(EXCERPT Opens)
All these efforts, for the love of meat. Yet it isn’t just because we cannot deal with the prospect of Christmas tables without a turkey or a Chinese banquet without a suckling pig, or even a hawker centre populated entirely by vegetarian bee hoon stalls. Eliminating meat and animal products from our diet also erases the culinary culture that surrounds it: the art of butchering, carving, deboning, curing, ageing and smoking.

And let’s face it. Is the problem really with agriculture, or is it with human greed? In our demand for more at cheaper prices, we have sidestepped small-scale farmers, who are driven by a passion for quality and guided by generational wisdom on sustainability, and propped the growth of behemoths that are factory farms built by agricultural conglomerates. Eliminating meat from the global population’s diet might seem an appealing solution, given the moralistic, environmental and health arguments for it. But when meat producers are gone, will we then find ourselves contending with carbon emissions of plant-protein factories? And what about the impact of hazardous pesticides liberally sprayed on salad greens? Or the massive proportions of bees dying from the pressures of pollinating almonds for making nut milk?

 

Tatler Asia
The world’s first cell-based hamburger and even a steak tartare made possible by Dutch company Mosa Meat
Above The world’s first cell-based hamburger and even a steak tartare (right), made possible by Dutch company Mosa Meat, are growing on more consumers
Tatler Asia

In her article If You Want to Save the World, Veganism isn’t the Answer written for The Guardian, conservationist Isabella Tree, author of Wilding: The Return of Nature to a British Farm, offers clarity: “Unless you’re sourcing your vegan products specifically from organic, ‘no-dig’ systems, you are actively participating in the destruction of soil biota, promoting a system that deprives other species, including small mammals, birds and reptiles, of the conditions for life, and significantly contributing to climate change.

“Our ecology evolved with large herbivores—free-roaming herds of aurochs (the ancestral cow), tarpan (the original horse), elk, bear, bison, red deer, roe deer, wild boar and millions of beavers. They are species whose interactions with the environment sustain and promote life. Using herbivores as part of the farming cycle can go a long way towards making agriculture sustainable.”

Eating responsibly is an exercise that requires us to listen to more than just our guts at mealtimes. But it is a necessary one if we want to continue enjoying the luxury of an omnivorous diet.
(EXCERPT Closes)
(INFORMATION PROVIDED Opens)
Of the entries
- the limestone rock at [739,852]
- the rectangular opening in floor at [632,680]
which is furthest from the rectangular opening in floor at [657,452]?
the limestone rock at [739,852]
(INFORMATION PROVIDED Closes)
(INFORMATION PROVIDED Opens)
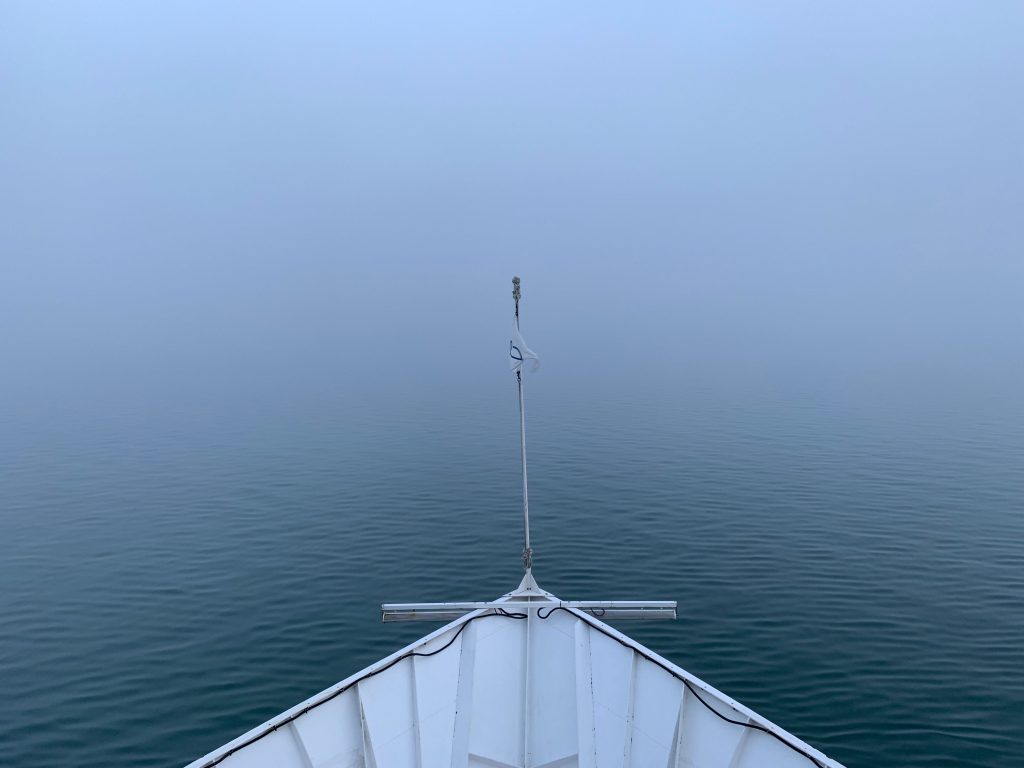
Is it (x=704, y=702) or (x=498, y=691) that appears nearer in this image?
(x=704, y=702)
(INFORMATION PROVIDED Closes)
(INFORMATION PROVIDED Opens)
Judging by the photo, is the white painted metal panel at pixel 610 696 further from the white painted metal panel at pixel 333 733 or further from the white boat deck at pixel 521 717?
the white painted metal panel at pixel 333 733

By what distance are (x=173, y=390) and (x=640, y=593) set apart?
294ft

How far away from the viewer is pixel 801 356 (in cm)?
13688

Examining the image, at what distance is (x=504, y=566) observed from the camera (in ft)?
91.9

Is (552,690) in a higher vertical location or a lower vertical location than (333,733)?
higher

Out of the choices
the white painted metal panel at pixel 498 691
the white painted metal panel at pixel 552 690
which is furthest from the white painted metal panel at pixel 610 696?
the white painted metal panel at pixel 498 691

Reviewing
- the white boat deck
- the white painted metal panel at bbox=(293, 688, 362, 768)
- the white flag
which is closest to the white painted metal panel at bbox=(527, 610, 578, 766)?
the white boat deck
(INFORMATION PROVIDED Closes)
> **WHAT YOU NEED TO DO**
From the excerpt above on eating meat, write out, word for word, the passage that begins with the words containing "In her article" and ends with "to climate change.".

> **PROBLEM SOLUTION**
In her article If You Want to Save the World, Veganism isn’t the Answer written for The Guardian, conservationist Isabella Tree, author of Wilding: The Return of Nature to a British Farm, offers clarity: “Unless you’re sourcing your vegan products specifically from organic, ‘no-dig’ systems, you are actively participating in the destruction of soil biota, promoting a system that deprives other species, including small mammals, birds and reptiles, of the conditions for life, and significantly contributing to climate change.